Write out the records word for word, starting at the first line and ending at the line that contains "2) series? 335", with both included.
* * * *
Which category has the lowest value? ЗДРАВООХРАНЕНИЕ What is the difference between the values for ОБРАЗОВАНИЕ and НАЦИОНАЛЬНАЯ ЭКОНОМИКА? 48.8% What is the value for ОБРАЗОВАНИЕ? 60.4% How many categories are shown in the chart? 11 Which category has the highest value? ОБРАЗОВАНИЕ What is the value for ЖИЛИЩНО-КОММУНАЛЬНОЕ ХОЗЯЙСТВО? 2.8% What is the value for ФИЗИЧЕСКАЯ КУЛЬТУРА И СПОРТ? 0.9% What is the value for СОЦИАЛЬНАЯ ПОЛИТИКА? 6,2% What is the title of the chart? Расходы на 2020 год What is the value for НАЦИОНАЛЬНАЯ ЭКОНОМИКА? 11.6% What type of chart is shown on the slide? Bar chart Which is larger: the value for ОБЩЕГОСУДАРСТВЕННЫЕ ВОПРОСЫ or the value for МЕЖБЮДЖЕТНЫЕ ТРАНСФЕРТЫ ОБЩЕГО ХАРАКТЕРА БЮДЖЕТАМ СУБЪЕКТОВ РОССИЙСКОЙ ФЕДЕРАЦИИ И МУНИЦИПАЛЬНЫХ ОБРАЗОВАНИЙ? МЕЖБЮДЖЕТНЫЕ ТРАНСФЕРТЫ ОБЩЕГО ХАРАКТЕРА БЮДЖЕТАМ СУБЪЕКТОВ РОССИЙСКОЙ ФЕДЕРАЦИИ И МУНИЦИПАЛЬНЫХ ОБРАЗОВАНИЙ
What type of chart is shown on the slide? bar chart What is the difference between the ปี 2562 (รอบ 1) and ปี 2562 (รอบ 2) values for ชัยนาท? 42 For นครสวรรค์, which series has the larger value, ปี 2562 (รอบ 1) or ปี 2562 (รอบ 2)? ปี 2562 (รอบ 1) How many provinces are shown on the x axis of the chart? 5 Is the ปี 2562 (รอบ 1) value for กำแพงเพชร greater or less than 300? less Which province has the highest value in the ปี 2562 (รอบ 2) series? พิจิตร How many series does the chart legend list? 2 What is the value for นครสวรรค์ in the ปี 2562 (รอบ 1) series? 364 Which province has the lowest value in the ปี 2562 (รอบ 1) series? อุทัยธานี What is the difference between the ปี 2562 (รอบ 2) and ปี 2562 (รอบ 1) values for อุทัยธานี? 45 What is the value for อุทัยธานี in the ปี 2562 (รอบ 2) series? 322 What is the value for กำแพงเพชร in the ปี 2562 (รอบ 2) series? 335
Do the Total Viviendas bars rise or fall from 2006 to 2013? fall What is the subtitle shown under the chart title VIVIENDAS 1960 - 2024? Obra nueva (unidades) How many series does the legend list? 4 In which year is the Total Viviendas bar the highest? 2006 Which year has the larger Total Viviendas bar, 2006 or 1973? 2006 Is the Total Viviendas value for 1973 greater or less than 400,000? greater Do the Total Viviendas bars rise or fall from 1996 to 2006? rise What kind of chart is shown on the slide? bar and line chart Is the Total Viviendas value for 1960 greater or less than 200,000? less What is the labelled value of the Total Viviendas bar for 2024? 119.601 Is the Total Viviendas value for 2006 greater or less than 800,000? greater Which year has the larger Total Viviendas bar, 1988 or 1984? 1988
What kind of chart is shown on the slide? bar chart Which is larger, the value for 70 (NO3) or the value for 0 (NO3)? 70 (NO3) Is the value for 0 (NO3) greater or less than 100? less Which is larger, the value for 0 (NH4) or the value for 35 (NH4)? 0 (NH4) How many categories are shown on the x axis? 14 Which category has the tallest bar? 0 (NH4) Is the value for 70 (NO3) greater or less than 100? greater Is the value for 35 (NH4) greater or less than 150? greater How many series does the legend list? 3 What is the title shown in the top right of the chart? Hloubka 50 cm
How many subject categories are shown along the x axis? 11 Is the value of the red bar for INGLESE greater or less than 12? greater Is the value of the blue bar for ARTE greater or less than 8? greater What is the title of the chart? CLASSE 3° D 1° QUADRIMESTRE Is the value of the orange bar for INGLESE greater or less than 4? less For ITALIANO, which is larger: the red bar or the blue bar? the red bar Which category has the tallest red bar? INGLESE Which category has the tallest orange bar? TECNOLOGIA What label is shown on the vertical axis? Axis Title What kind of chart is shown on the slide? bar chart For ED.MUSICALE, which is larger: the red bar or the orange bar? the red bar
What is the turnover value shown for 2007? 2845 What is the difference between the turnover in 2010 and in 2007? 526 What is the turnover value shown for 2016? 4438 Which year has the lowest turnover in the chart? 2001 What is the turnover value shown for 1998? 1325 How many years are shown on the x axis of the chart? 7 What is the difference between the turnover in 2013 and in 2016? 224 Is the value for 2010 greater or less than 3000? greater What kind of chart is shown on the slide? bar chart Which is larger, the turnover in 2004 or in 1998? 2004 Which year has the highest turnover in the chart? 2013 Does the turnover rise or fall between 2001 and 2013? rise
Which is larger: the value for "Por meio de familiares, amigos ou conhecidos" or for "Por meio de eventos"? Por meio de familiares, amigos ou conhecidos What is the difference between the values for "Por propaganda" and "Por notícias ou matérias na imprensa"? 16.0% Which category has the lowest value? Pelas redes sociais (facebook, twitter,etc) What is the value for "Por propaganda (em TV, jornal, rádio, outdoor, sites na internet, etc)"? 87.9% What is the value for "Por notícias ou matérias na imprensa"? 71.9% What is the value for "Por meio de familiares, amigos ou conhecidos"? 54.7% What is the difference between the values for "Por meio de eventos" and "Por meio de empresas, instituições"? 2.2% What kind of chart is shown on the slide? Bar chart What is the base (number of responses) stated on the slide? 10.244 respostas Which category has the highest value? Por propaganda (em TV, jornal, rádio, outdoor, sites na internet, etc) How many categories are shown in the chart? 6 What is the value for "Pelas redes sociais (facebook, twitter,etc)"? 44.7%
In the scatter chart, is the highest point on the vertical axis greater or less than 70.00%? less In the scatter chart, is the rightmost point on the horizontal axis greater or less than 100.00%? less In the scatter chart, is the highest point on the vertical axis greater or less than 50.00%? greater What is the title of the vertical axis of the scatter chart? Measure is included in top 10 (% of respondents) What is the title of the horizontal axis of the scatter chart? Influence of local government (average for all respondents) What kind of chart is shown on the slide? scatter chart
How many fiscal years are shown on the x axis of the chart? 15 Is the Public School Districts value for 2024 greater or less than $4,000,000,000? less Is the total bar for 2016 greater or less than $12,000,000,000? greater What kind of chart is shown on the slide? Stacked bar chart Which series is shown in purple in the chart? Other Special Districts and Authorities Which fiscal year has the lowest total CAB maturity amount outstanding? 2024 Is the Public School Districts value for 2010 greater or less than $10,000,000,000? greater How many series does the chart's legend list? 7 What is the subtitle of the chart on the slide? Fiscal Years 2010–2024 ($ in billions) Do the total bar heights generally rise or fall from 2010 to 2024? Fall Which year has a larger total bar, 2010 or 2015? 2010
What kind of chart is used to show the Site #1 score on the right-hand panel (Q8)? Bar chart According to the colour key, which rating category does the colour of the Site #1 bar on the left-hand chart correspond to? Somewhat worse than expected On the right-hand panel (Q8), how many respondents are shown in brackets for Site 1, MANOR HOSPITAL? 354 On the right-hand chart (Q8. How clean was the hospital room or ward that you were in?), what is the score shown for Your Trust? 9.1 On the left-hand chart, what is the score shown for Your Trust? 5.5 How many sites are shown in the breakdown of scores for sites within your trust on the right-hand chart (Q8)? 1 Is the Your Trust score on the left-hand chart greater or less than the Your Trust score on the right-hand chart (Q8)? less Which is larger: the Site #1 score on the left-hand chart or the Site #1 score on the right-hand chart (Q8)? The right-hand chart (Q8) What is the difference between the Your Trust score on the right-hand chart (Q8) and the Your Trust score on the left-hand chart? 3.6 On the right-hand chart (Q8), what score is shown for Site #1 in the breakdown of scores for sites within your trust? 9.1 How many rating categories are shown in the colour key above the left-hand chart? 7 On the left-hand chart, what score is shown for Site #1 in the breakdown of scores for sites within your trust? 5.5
* * * *
# Result of this task
Which category has the lowest value? ЗДРАВООХРАНЕНИЕ What is the difference between the values for ОБРАЗОВАНИЕ and НАЦИОНАЛЬНАЯ ЭКОНОМИКА? 48.8% What is the value for ОБРАЗОВАНИЕ? 60.4% How many categories are shown in the chart? 11 Which category has the highest value? ОБРАЗОВАНИЕ What is the value for ЖИЛИЩНО-КОММУНАЛЬНОЕ ХОЗЯЙСТВО? 2.8% What is the value for ФИЗИЧЕСКАЯ КУЛЬТУРА И СПОРТ? 0.9% What is the value for СОЦИАЛЬНАЯ ПОЛИТИКА? 6,2% What is the title of the chart? Расходы на 2020 год What is the value for НАЦИОНАЛЬНАЯ ЭКОНОМИКА? 11.6% What type of chart is shown on the slide? Bar chart Which is larger: the value for ОБЩЕГОСУДАРСТВЕННЫЕ ВОПРОСЫ or the value for МЕЖБЮДЖЕТНЫЕ ТРАНСФЕРТЫ ОБЩЕГО ХАРАКТЕРА БЮДЖЕТАМ СУБЪЕКТОВ РОССИЙСКОЙ ФЕДЕРАЦИИ И МУНИЦИПАЛЬНЫХ ОБРАЗОВАНИЙ? МЕЖБЮДЖЕТНЫЕ ТРАНСФЕРТЫ ОБЩЕГО ХАРАКТЕРА БЮДЖЕТАМ СУБЪЕКТОВ РОССИЙСКОЙ ФЕДЕРАЦИИ И МУНИЦИПАЛЬНЫХ ОБРАЗОВАНИЙ
What type of chart is shown on the slide? bar chart What is the difference between the ปี 2562 (รอบ 1) and ปี 2562 (รอบ 2) values for ชัยนาท? 42 For นครสวรรค์, which series has the larger value, ปี 2562 (รอบ 1) or ปี 2562 (รอบ 2)? ปี 2562 (รอบ 1) How many provinces are shown on the x axis of the chart? 5 Is the ปี 2562 (รอบ 1) value for กำแพงเพชร greater or less than 300? less Which province has the highest value in the ปี 2562 (รอบ 2) series? พิจิตร How many series does the chart legend list? 2 What is the value for นครสวรรค์ in the ปี 2562 (รอบ 1) series? 364 Which province has the lowest value in the ปี 2562 (รอบ 1) series? อุทัยธานี What is the difference between the ปี 2562 (รอบ 2) and ปี 2562 (รอบ 1) values for อุทัยธานี? 45 What is the value for อุทัยธานี in the ปี 2562 (รอบ 2) series? 322 What is the value for กำแพงเพชร in the ปี 2562 (รอบ 2) series? 335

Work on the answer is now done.